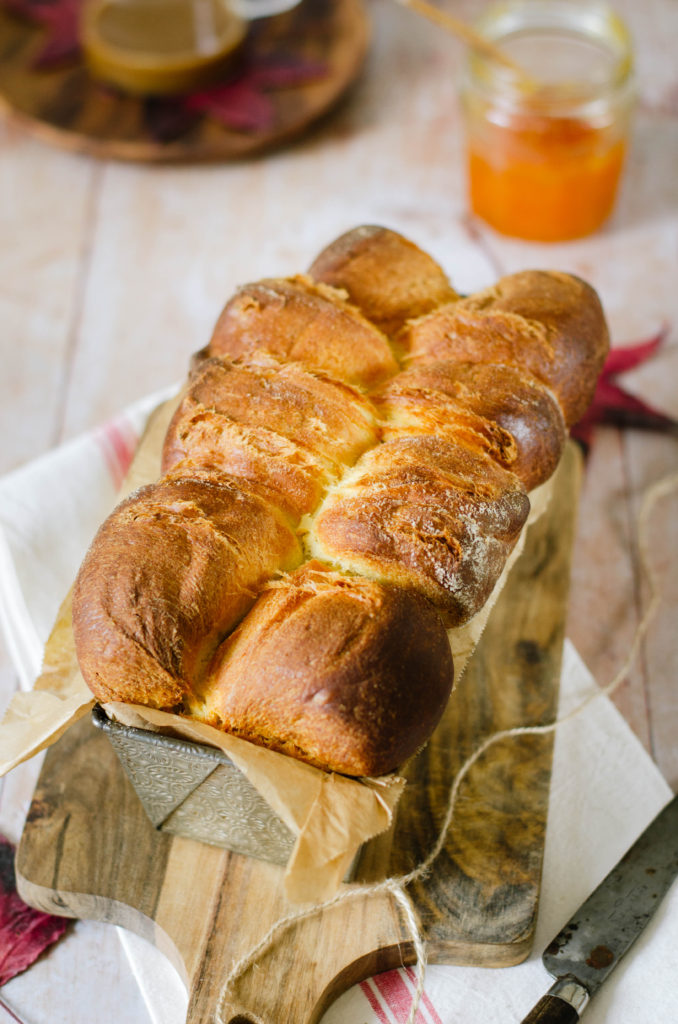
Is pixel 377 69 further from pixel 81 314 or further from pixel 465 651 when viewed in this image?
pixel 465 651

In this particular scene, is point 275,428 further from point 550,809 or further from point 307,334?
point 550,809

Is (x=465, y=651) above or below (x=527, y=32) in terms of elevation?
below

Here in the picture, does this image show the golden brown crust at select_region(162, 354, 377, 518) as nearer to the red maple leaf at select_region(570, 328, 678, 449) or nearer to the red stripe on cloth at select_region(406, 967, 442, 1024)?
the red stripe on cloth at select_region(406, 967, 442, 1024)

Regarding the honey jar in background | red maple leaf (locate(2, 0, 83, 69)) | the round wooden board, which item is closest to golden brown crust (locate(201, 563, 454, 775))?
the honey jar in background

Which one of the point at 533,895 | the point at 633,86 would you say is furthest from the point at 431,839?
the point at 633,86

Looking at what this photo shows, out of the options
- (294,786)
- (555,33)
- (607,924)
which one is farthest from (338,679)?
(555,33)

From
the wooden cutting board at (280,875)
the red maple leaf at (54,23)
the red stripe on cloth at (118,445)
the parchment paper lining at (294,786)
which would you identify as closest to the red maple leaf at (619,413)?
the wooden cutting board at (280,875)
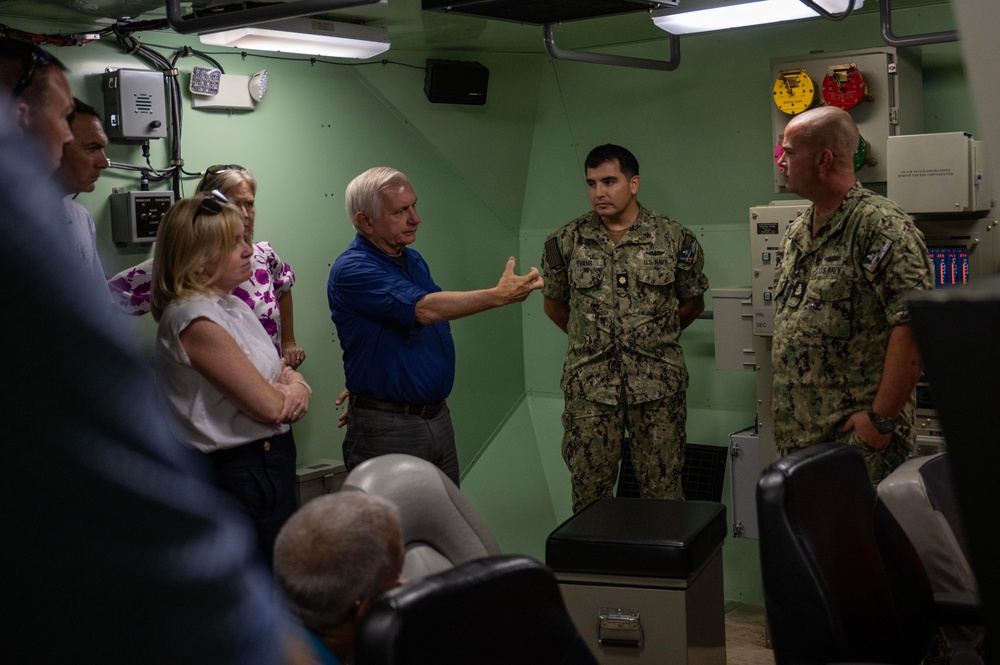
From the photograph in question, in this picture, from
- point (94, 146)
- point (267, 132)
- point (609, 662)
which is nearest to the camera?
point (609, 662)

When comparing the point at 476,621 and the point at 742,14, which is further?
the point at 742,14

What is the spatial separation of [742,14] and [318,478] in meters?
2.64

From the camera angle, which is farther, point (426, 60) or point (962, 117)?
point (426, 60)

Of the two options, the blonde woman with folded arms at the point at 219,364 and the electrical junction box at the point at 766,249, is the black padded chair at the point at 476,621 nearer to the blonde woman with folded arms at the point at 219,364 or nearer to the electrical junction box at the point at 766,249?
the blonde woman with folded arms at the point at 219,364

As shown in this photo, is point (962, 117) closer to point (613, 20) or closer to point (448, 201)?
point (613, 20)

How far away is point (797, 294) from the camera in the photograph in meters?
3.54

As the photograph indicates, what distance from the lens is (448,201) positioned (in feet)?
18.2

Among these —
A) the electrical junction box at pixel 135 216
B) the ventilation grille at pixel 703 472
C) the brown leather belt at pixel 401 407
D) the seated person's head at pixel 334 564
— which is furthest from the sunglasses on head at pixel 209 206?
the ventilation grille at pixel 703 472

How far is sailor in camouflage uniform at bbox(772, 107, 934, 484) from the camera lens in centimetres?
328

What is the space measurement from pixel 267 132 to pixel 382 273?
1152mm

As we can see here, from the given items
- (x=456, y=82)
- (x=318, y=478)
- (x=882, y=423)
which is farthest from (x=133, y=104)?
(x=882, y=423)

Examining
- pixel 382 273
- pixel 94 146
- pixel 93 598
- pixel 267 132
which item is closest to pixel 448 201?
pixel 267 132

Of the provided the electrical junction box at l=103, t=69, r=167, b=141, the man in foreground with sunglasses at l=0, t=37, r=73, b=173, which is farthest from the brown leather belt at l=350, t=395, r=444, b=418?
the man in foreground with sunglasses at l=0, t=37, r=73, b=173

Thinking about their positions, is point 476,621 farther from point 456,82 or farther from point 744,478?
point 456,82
━━━
_Problem details_. Reproduce the stretch from the line containing "As we can see here, from the given items" through the end of the data, substituting "most distant" for "farthest" and leaving everything else unchanged.

_Reply_.
As we can see here, from the given items
- (x=456, y=82)
- (x=318, y=478)
- (x=882, y=423)
which is most distant from (x=133, y=104)?
(x=882, y=423)

Examining
- pixel 382 273
- pixel 94 146
- pixel 93 598
- pixel 267 132
which item is closest to pixel 448 201?
pixel 267 132

Of the provided the electrical junction box at l=103, t=69, r=167, b=141, the man in foreground with sunglasses at l=0, t=37, r=73, b=173, which is most distant from the brown leather belt at l=350, t=395, r=444, b=418?
the man in foreground with sunglasses at l=0, t=37, r=73, b=173

Thinking about their positions, is point 476,621 farther from point 456,82 or farther from point 744,478?
point 456,82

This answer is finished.